*QUESTIONS ON THE MATERIAL*.
**A.** From the FaultToleranceConfig reference below, set down word for word the passage from "Configuration of the" to "within rank_heartbeat_timeout, failure is detected.".
**B.** According to the FaultToleranceConfig reference below, how is safety_factor used when the timeouts are deduced?

*SOURCE DOCUMENT*.
⟨

Config

class nvidia_resiliency_ext.fault_tolerance.config.FaultToleranceConfig(workload_check_interval=5.0, initial_rank_heartbeat_timeout=3600.0, rank_heartbeat_timeout=2700.0, rank_section_timeouts=<factory>, rank_out_of_section_timeout=None, node_health_check_interval=5.0, safety_factor=5.0, rank_termination_signal=Signals.SIGKILL, log_level=20, restart_check_interval=60.0, enable_nic_monitor=True, pci_topo_file=None, link_down_path_template=None)[source]

Bases: object

Configuration of the fault tolerance

  • workload_check_interval [float] periodic rank check interval (in seconds) in rank monitors.

  • initial_rank_heartbeat_timeout [float|None] timeout (in seconds) for the first heartbeat from a rank.

Usually, it takes a bit longer for the first heartbeat to be sent, as the rank needs to initialize. If rank does not send the first heartbeat within initial_rank_heartbeat_timeout, failure is detected.

  • rank_heartbeat_timeout [float|None] timeout (in seconds) for subsequent heartbeats from a rank.

If no rank heartbeat is received within rank_heartbeat_timeout, failure is detected.

  • safety_factor [float] when deducing the timeouts, observed intervals are multiplied by this factor to obtain the timeouts.

  • rank_termination_signal signal used to terminate the rank when failure is detected.

  • log_level log level of fault tolerance components

  • rank_section_timeouts Mapping[str,float|None] timeouts for specific sections in user code.

⟩

*SUPPLIED RECORDS*.
⟨

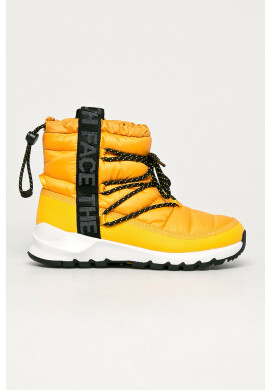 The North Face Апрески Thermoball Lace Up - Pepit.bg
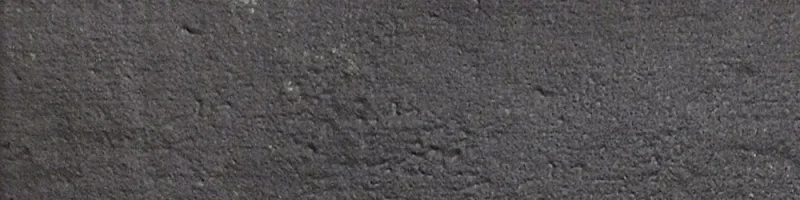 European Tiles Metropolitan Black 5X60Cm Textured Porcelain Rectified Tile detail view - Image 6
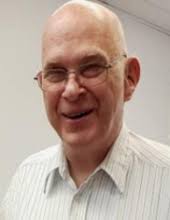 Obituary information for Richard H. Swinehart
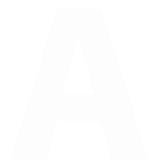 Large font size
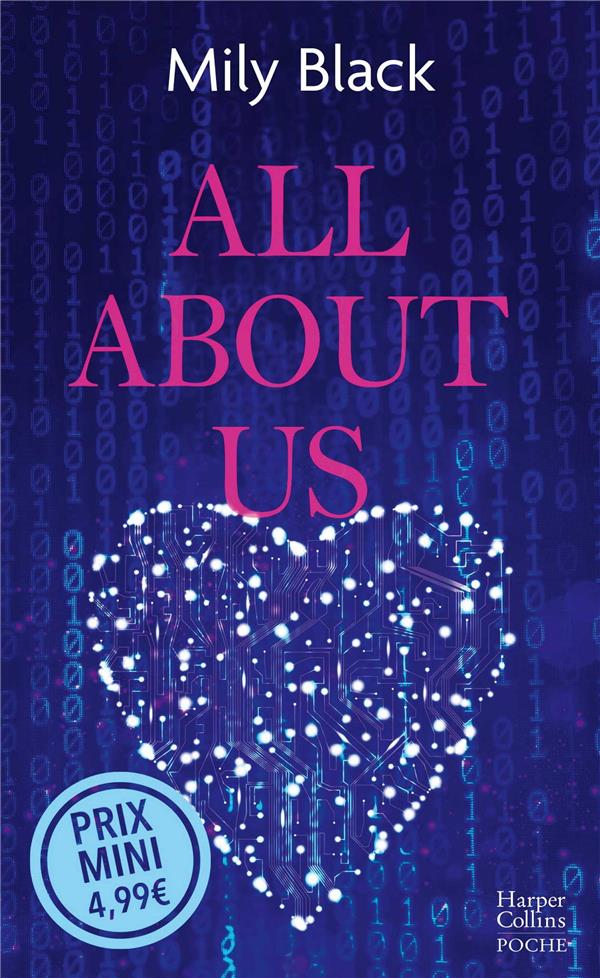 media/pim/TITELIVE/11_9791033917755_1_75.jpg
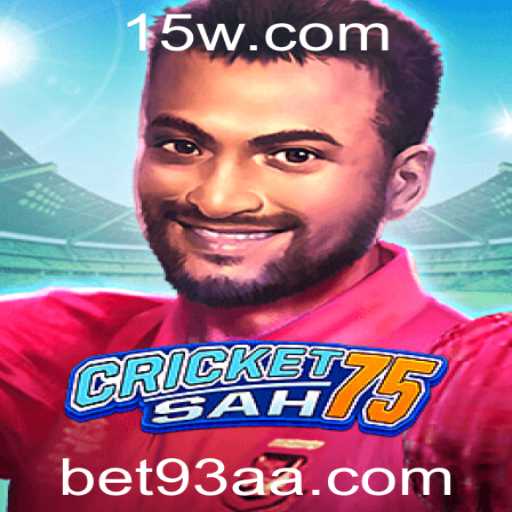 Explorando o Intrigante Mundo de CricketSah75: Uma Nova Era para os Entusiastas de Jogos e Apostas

⟩
⟨

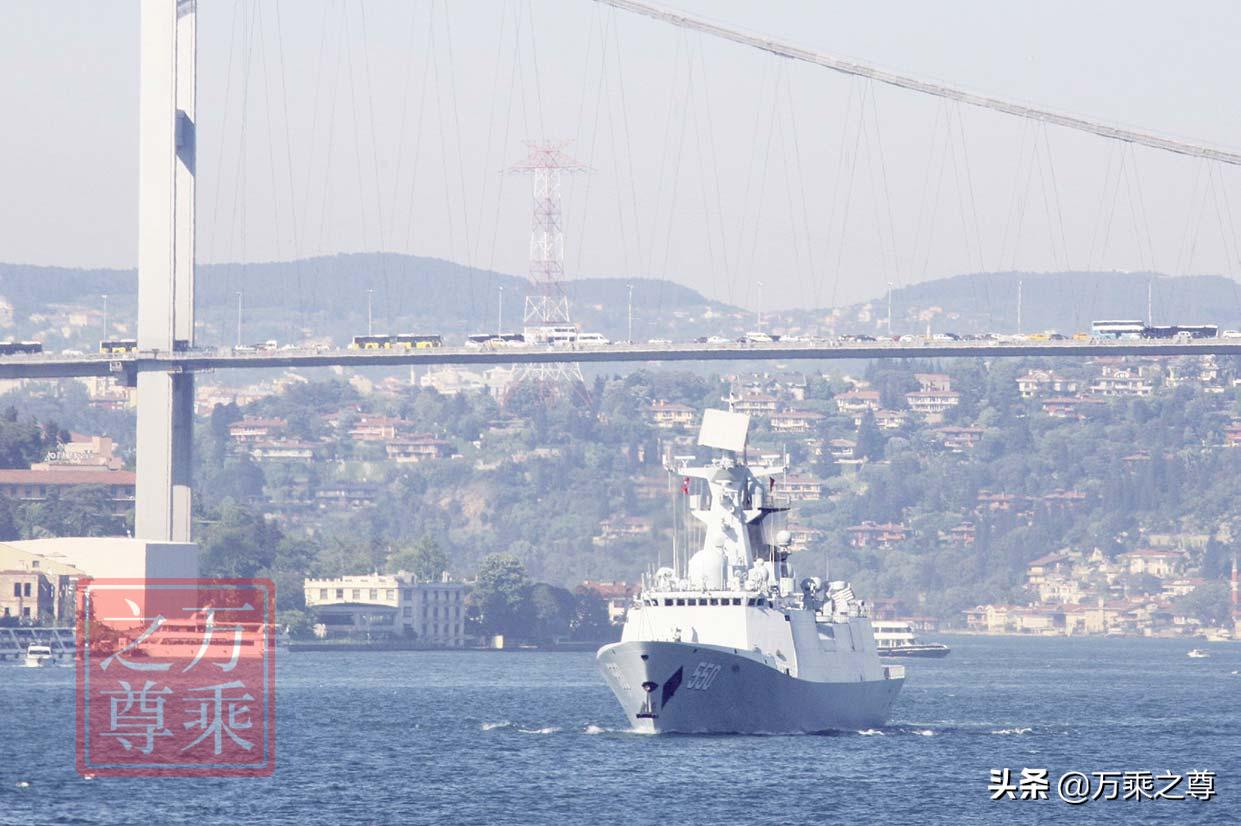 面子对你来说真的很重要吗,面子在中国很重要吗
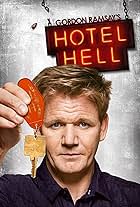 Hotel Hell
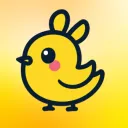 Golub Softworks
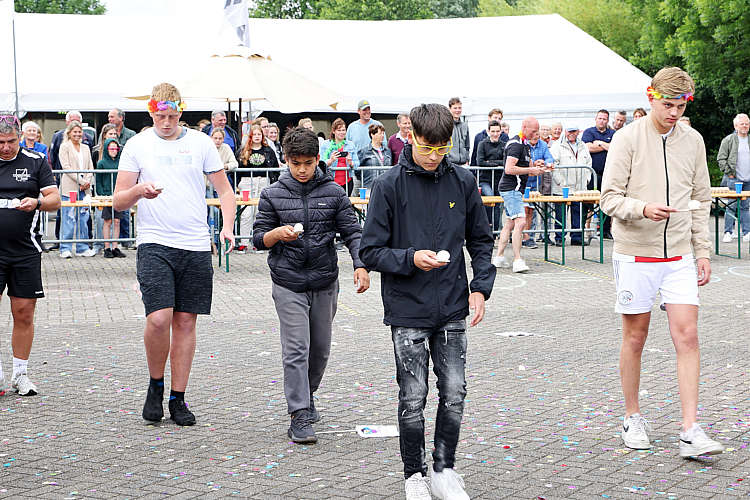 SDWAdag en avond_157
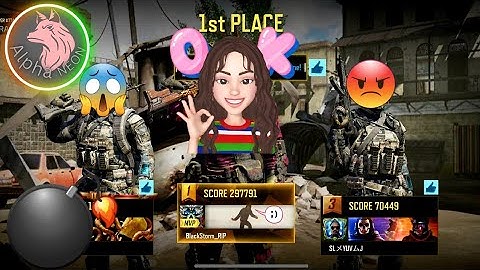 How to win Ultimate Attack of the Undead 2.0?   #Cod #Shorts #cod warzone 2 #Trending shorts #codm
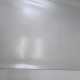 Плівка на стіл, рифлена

⟩
⟨

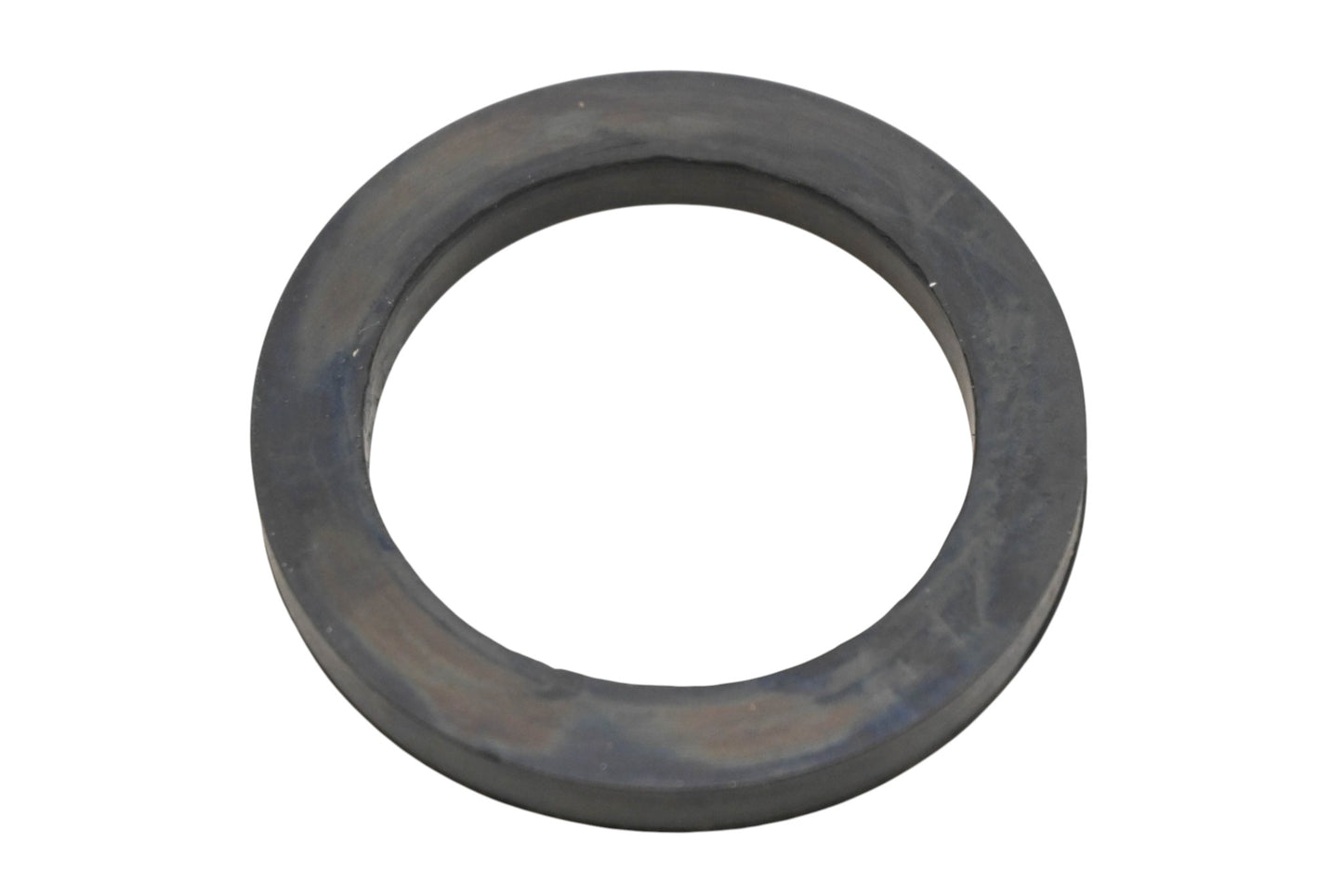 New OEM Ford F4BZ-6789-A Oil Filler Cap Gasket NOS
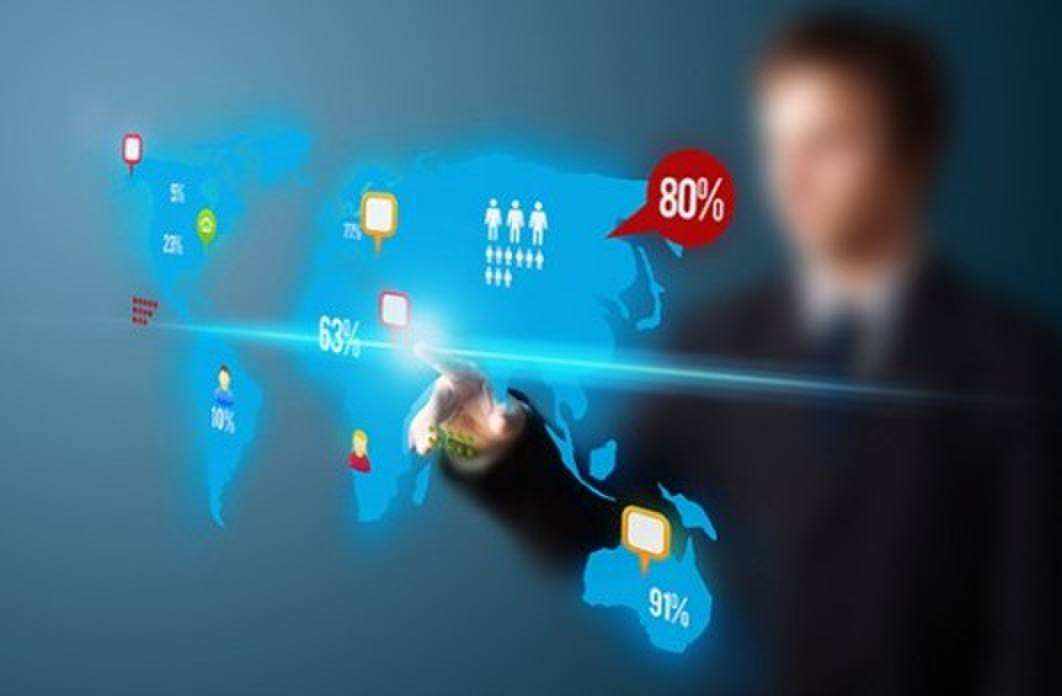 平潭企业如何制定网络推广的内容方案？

⟩

*LIST OF SOLUTIONS*.
**A.**
Configuration of the fault tolerance

  • workload_check_interval [float] periodic rank check interval (in seconds) in rank monitors.

  • initial_rank_heartbeat_timeout [float|None] timeout (in seconds) for the first heartbeat from a rank.

Usually, it takes a bit longer for the first heartbeat to be sent, as the rank needs to initialize. If rank does not send the first heartbeat within initial_rank_heartbeat_timeout, failure is detected.

  • rank_heartbeat_timeout [float|None] timeout (in seconds) for subsequent heartbeats from a rank.

If no rank heartbeat is received within rank_heartbeat_timeout, failure is detected.

**B.** The observed intervals are multiplied by safety_factor to obtain the timeouts.